Existing code (_nvmlDeviceGetMemoryInfo, the v1/v2 wrappers, the dlsym table entries DLSYM_HOOK_FUNC(nvmlDeviceGetMemoryInfo) / ..._v2) is untouched — they were already correct, just unreachable. Same likely applies to the other -D…_ENABLE=1 flags in build.sh (MULTIPROCESS_LIMIT_ENABLE, HOOK_MEMINFO_ENABLE, DLSYM_HOOK_ENABLE). Out of scope for this PR but worth a follow-up audit.

100milliongold · 2026-04-28T11:02:23Z

Step B complete — CUDA hook NULL guard hardening

Adds NULL pointer guards to CUDA hooks following the pattern from cuMemGetInfo_v2 (commit 03f99d7):

Hook	Commit	Change
cuMemAlloc_v2	`88143ab`	NULL dptr forwards to driver
cuMemAllocManaged	`275ba3d`	NULL dptr forwards before oom_check
cuMemAllocPitch_v2	`01a58f1`	NULL dptr/pPitch forwards before oom_check
cuMemHostRegister_v2	`7dcb5a4`	drop vestigial cuCtxGetDevice + NULL hptr guard
cuMemHostAlloc	(tests-only `7dcb5a4`)	already forward-first; tests added
cuCtxGetDevice	(tests-only `7dcb5a4`)	already passthrough; tests added
audit notes	`7b76d9b`	docs/notes

Verification

test/test_cuda_null_guards.c — 9 unit tests, all pass under LD_PRELOAD=libvgpu.so on ws-node074. Manual NULL stress test inside isaac-launchable pod (4 hooks × NULL args) all return non-zero error codes, no SegFault. isaac-launchable namespace baseline (5/5 runheadless.sh alive) preserved.

Why

NVIDIA OptiX denoising / Aftermath / Carbonite tasking call HAMi-core hooks during Isaac Sim Kit init with NULL args during fallback probes. Without the guards, libvgpu.so dereferences NULL and SegFaults. Pattern mirrors the existing fix in commit 03f99d7 (cuMemGetInfo_v2). Step C (Vulkan layer compat hardening) follows in a separate plan.

Scene geometry reasoning data:
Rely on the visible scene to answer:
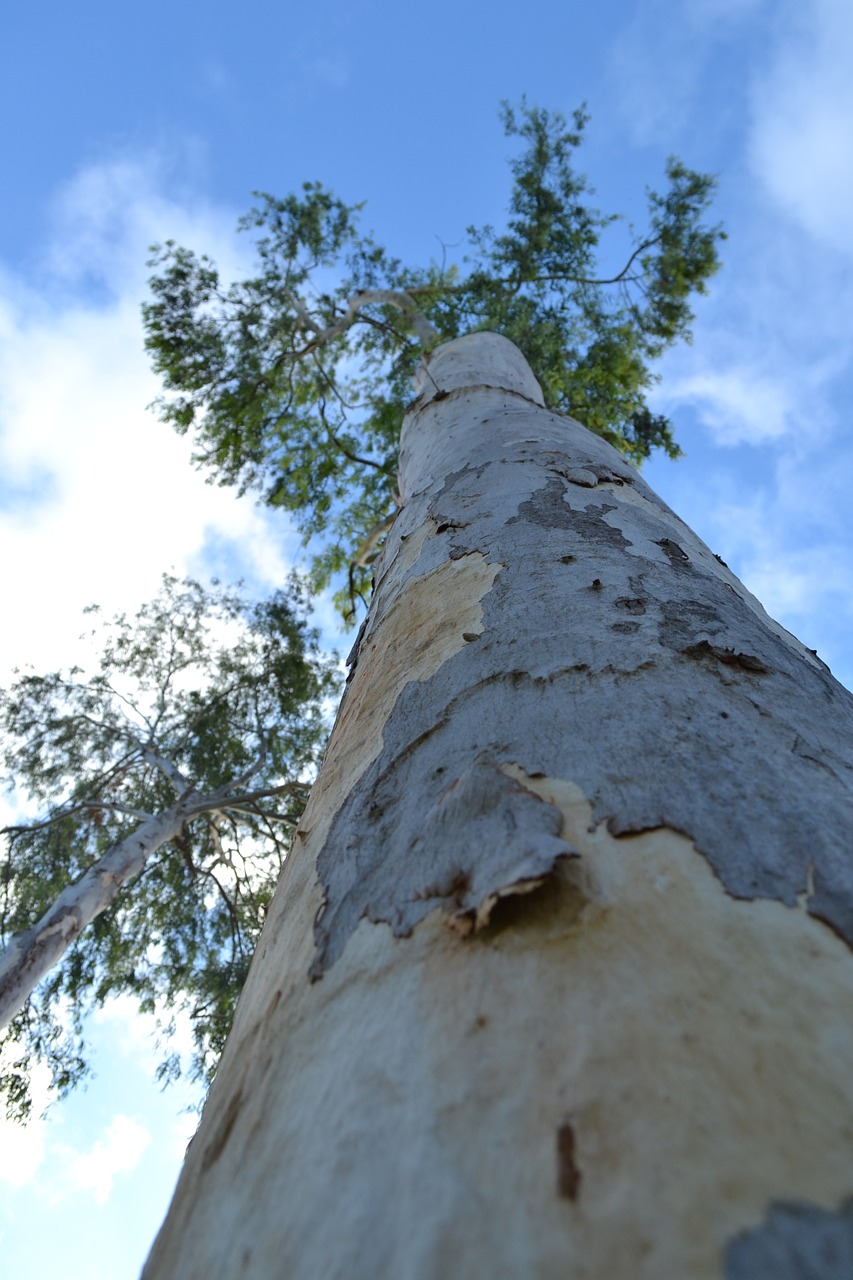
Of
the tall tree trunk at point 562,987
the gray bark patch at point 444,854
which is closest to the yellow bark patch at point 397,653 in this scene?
the tall tree trunk at point 562,987

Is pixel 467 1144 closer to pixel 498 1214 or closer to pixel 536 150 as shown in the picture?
pixel 498 1214

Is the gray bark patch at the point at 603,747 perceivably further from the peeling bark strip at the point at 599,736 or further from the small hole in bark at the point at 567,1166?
the small hole in bark at the point at 567,1166

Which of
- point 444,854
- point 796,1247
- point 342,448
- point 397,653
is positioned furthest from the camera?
point 342,448

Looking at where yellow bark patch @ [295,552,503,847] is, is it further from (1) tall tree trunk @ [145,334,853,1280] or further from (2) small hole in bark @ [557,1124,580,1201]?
(2) small hole in bark @ [557,1124,580,1201]

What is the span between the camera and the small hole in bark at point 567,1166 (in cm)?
43

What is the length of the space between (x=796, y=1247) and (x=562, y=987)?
0.20 m

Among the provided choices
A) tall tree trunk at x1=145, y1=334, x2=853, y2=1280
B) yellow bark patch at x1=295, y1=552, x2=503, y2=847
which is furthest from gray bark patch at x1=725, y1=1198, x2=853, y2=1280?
yellow bark patch at x1=295, y1=552, x2=503, y2=847

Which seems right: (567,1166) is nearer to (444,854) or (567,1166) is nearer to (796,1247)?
(796,1247)

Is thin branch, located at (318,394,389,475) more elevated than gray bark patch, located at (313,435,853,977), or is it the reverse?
thin branch, located at (318,394,389,475)

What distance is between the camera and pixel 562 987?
1.84ft

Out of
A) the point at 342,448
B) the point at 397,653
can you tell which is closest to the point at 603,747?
the point at 397,653

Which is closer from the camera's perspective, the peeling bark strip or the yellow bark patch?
the peeling bark strip

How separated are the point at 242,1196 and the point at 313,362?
373 inches

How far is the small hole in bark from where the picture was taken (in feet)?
1.42
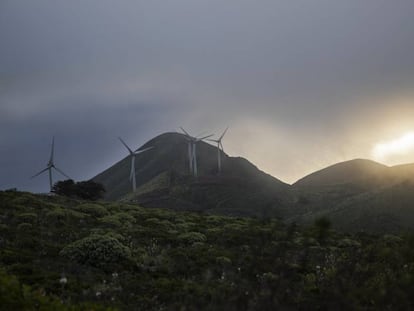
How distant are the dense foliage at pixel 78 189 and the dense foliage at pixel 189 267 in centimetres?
3659

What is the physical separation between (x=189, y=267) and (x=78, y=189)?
168 ft

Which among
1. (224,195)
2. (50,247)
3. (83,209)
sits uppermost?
(224,195)

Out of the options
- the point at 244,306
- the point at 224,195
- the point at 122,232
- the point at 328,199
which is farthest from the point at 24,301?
the point at 224,195

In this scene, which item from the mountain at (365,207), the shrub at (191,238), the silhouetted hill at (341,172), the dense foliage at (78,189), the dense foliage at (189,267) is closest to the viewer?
→ the dense foliage at (189,267)

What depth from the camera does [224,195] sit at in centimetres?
9469

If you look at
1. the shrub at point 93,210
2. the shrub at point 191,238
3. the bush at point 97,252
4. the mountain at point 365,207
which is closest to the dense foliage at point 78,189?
the mountain at point 365,207

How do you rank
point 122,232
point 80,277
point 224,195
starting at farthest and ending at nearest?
point 224,195
point 122,232
point 80,277

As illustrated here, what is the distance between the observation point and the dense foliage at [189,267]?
8.29 metres

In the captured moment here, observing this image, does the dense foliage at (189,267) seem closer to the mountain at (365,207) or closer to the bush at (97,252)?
the bush at (97,252)

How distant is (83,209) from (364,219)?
30.9 metres

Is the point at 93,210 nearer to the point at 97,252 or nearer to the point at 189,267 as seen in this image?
the point at 97,252

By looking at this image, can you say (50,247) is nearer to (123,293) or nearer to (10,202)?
(123,293)

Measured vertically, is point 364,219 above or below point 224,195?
below

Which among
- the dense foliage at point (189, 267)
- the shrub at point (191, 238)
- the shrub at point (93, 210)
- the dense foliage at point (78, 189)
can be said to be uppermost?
the dense foliage at point (78, 189)
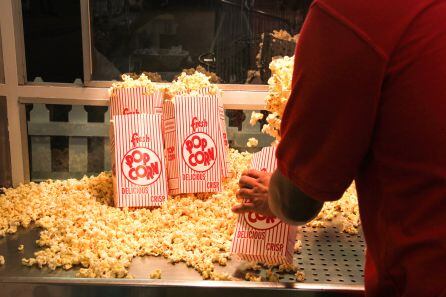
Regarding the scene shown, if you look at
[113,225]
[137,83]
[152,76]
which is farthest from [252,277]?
[152,76]

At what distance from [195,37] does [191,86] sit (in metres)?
0.38

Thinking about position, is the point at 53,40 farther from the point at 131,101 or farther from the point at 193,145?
the point at 193,145

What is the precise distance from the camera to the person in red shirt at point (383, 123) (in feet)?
A: 1.98

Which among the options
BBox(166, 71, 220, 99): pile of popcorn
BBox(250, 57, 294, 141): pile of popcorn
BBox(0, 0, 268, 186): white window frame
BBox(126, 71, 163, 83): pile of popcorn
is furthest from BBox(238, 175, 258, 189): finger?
BBox(126, 71, 163, 83): pile of popcorn

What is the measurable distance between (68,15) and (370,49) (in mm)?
1704

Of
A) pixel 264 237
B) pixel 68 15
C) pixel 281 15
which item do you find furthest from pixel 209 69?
pixel 264 237

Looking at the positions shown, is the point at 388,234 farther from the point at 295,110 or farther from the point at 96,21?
the point at 96,21

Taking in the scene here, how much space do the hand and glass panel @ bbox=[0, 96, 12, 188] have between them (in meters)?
1.24

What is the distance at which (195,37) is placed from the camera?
212 cm

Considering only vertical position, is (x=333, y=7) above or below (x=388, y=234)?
above

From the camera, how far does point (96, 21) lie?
75.7 inches

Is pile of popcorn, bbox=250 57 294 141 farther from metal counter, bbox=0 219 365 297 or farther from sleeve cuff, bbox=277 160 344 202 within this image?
sleeve cuff, bbox=277 160 344 202

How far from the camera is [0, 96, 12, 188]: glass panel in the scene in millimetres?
1885

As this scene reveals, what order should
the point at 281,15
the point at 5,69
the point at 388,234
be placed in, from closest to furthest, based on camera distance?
the point at 388,234 → the point at 5,69 → the point at 281,15
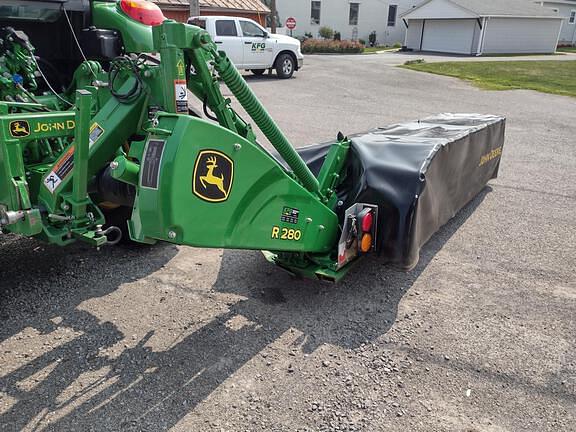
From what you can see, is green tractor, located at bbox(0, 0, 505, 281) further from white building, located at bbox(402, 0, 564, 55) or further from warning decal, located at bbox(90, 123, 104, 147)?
white building, located at bbox(402, 0, 564, 55)

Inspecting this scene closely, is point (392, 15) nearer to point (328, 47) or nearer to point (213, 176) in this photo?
point (328, 47)

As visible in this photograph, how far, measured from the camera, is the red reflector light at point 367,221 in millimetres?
3257

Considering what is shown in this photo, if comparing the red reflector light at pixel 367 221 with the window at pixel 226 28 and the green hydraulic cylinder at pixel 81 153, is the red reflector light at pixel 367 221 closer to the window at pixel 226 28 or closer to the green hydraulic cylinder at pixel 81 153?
the green hydraulic cylinder at pixel 81 153

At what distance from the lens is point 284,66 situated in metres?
15.9

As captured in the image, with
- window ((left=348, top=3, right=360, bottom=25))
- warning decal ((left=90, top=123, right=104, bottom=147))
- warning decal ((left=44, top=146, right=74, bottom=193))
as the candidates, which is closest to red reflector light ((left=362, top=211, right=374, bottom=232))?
warning decal ((left=90, top=123, right=104, bottom=147))

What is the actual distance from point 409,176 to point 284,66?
13.3 metres

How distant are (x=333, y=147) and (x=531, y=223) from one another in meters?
2.36

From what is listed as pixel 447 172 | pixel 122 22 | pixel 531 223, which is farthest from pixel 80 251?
pixel 531 223

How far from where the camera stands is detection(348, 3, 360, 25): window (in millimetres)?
40031

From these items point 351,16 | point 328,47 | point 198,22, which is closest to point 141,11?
point 198,22

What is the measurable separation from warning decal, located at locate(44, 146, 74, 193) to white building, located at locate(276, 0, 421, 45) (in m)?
37.8

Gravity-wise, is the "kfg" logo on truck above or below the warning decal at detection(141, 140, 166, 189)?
below

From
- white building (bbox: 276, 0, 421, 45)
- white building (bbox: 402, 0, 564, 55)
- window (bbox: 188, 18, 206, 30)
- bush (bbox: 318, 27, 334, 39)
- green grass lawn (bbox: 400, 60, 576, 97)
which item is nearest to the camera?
window (bbox: 188, 18, 206, 30)

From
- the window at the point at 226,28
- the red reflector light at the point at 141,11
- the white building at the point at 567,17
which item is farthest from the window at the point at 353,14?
the red reflector light at the point at 141,11
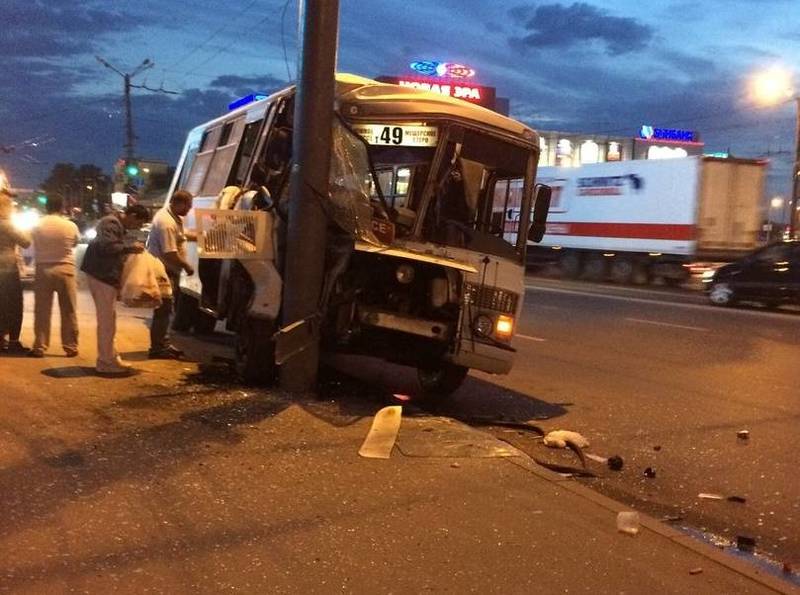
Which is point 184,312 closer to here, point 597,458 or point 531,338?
point 531,338

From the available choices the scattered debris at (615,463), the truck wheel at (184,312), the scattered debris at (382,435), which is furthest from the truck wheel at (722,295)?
the scattered debris at (382,435)

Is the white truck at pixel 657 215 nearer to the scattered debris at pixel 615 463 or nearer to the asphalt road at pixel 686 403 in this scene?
the asphalt road at pixel 686 403

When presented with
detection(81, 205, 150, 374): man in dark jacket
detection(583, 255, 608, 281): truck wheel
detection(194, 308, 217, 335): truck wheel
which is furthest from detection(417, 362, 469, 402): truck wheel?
detection(583, 255, 608, 281): truck wheel

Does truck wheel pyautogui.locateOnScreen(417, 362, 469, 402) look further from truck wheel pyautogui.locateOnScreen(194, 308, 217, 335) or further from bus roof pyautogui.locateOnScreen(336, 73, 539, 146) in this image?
truck wheel pyautogui.locateOnScreen(194, 308, 217, 335)

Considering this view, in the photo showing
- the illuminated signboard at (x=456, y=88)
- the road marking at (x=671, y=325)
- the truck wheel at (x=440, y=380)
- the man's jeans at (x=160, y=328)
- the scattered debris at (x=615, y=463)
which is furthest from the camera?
the illuminated signboard at (x=456, y=88)

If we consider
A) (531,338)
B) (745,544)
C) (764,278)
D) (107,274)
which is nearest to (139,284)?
(107,274)

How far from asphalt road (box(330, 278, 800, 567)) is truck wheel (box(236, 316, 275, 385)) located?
1.65 meters

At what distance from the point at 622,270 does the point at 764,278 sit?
31.3 feet

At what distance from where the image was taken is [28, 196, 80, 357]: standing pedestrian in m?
8.22

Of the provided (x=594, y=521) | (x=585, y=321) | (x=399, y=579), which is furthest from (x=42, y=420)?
(x=585, y=321)

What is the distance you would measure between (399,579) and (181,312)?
7.88m

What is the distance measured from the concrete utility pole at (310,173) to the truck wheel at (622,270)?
23376 mm

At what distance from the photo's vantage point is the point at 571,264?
1240 inches

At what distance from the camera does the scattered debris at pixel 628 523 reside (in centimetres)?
454
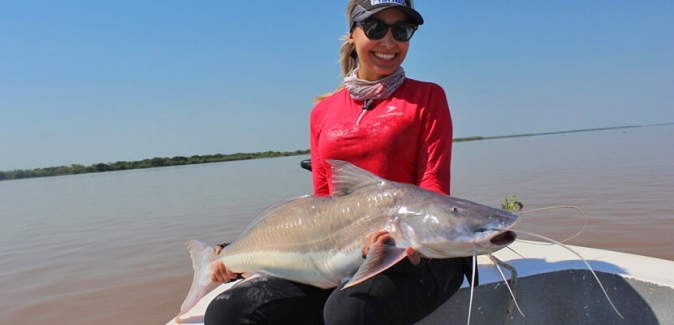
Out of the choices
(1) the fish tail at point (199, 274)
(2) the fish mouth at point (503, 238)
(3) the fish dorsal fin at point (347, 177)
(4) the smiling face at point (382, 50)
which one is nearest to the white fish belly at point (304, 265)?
(1) the fish tail at point (199, 274)

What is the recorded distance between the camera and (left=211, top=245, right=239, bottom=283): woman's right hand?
304cm

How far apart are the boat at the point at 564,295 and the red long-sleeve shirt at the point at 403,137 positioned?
74cm

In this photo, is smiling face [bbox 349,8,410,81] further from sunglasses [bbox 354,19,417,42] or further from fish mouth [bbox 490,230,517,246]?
fish mouth [bbox 490,230,517,246]

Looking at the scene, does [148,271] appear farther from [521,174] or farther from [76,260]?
[521,174]

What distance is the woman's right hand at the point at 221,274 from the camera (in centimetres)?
304

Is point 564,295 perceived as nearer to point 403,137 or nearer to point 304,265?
point 403,137

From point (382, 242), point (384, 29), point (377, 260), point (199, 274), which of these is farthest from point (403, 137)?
point (199, 274)

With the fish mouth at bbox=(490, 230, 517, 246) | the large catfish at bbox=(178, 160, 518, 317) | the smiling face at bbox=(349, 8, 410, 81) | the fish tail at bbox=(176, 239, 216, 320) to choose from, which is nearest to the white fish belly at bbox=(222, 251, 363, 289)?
the large catfish at bbox=(178, 160, 518, 317)

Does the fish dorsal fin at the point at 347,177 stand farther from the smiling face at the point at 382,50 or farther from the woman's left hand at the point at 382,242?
the smiling face at the point at 382,50

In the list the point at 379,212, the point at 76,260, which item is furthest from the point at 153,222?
the point at 379,212

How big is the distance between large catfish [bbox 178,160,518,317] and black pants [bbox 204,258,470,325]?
114 millimetres

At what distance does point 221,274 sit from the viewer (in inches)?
120

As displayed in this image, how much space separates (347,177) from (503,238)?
0.86 metres

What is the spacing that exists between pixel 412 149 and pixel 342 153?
1.52 feet
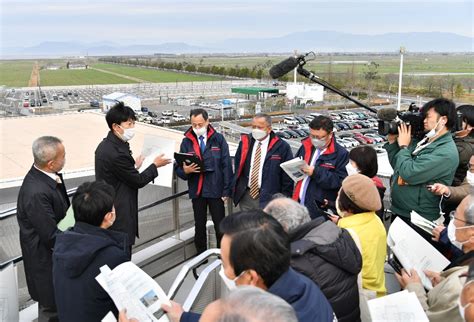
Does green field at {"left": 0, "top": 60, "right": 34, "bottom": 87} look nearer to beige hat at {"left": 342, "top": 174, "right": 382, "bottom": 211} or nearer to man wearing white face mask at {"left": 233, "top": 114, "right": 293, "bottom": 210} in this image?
man wearing white face mask at {"left": 233, "top": 114, "right": 293, "bottom": 210}

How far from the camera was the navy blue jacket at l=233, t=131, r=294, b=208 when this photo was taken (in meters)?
4.21

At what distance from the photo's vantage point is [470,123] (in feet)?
11.9

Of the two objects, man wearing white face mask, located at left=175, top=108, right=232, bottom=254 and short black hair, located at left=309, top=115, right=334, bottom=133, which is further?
man wearing white face mask, located at left=175, top=108, right=232, bottom=254

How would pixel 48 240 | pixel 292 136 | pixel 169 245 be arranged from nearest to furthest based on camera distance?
pixel 48 240, pixel 169 245, pixel 292 136

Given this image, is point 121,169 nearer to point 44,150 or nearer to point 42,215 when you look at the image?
point 44,150

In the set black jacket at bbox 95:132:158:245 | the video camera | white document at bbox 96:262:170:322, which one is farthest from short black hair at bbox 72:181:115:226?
the video camera

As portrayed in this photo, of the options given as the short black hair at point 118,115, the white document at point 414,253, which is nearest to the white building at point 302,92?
the short black hair at point 118,115

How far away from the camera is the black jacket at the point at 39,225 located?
2.85 metres

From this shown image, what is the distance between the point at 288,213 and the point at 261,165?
2110 millimetres

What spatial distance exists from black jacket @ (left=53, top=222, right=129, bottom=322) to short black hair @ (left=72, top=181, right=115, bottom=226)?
9 cm

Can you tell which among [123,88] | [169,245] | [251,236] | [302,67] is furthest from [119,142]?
[123,88]

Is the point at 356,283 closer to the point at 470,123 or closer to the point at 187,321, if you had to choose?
the point at 187,321

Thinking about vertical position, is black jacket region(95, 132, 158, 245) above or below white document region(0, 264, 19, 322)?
above

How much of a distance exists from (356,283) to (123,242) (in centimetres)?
129
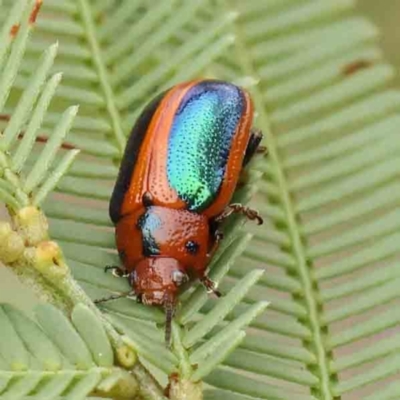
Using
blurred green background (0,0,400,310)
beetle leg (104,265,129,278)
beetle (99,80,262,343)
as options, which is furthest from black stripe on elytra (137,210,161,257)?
blurred green background (0,0,400,310)

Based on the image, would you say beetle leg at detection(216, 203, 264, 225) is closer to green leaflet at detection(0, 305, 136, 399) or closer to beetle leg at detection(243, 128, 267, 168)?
beetle leg at detection(243, 128, 267, 168)

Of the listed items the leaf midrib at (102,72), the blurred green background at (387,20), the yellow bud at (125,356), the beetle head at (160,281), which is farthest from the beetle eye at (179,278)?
the blurred green background at (387,20)

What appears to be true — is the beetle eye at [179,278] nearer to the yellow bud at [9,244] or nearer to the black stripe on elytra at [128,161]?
the black stripe on elytra at [128,161]

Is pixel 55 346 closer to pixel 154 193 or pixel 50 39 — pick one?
pixel 154 193

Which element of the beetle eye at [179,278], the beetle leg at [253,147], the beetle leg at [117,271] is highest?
the beetle leg at [253,147]

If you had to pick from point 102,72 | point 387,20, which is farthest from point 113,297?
point 387,20
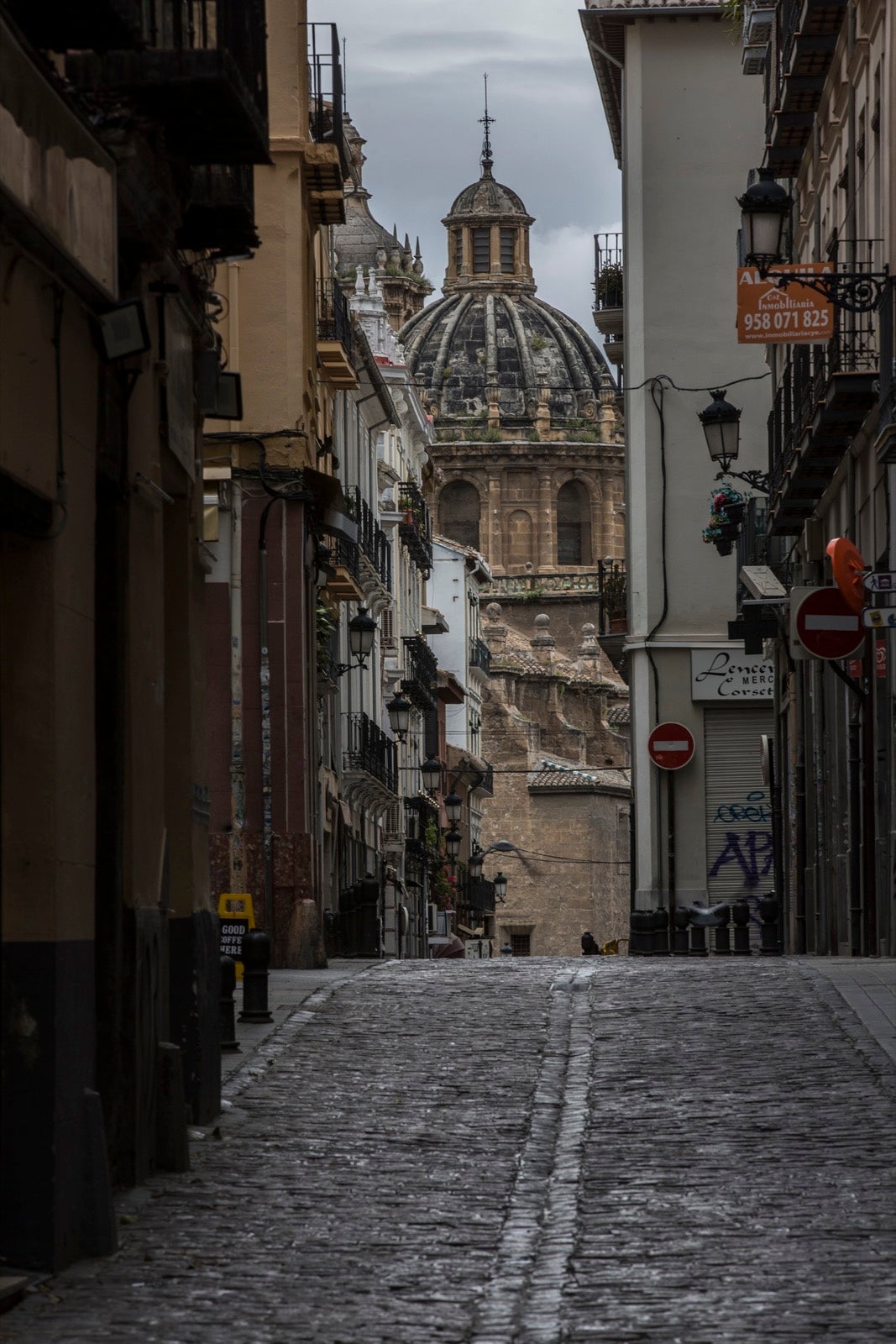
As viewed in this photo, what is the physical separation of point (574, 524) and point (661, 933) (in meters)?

§ Exercise:
Reproduce the stretch of the CUDA hook notes from "Existing code (_nvmlDeviceGetMemoryInfo, the" through "a follow-up audit.".

§ Task result:
Existing code (_nvmlDeviceGetMemoryInfo, the v1/v2 wrappers, the dlsym table entries DLSYM_HOOK_FUNC(nvmlDeviceGetMemoryInfo) / ..._v2) is untouched — they were already correct, just unreachable. Same likely applies to the other -D…_ENABLE=1 flags in build.sh (MULTIPROCESS_LIMIT_ENABLE, HOOK_MEMINFO_ENABLE, DLSYM_HOOK_ENABLE). Out of scope for this PR but worth a follow-up audit.